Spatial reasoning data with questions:
───

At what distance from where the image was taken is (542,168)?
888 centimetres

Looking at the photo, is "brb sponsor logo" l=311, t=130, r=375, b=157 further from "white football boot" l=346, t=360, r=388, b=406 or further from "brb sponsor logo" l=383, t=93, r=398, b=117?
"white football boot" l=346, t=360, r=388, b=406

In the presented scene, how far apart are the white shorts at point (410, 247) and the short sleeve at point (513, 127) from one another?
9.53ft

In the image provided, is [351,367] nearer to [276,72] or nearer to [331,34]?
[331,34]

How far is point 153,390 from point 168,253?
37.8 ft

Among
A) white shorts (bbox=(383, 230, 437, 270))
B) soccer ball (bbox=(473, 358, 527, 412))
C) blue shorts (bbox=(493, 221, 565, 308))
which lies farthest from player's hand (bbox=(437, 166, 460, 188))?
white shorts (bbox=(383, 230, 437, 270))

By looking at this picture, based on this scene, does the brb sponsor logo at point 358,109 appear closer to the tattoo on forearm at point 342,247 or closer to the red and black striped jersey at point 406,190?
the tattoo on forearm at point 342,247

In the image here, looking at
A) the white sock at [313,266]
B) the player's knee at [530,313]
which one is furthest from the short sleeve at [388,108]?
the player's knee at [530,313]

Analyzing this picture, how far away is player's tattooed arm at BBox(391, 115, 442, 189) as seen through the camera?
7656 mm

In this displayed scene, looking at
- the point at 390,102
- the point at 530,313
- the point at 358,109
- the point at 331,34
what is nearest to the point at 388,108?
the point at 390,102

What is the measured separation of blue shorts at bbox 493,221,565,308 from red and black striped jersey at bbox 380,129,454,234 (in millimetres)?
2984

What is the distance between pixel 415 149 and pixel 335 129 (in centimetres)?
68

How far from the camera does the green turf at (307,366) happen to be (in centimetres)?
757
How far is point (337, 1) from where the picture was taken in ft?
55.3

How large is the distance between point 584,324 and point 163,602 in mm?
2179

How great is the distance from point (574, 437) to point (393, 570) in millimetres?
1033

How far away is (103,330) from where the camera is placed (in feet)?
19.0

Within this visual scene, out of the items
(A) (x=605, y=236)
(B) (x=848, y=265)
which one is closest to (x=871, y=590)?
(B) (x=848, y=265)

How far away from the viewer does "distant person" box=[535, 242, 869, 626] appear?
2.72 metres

───

Copy verbatim the lines from the one containing "How far away from" through the end of the lines.

How far away from the viewer does "distant person" box=[535, 242, 869, 626] appear?
2.72 metres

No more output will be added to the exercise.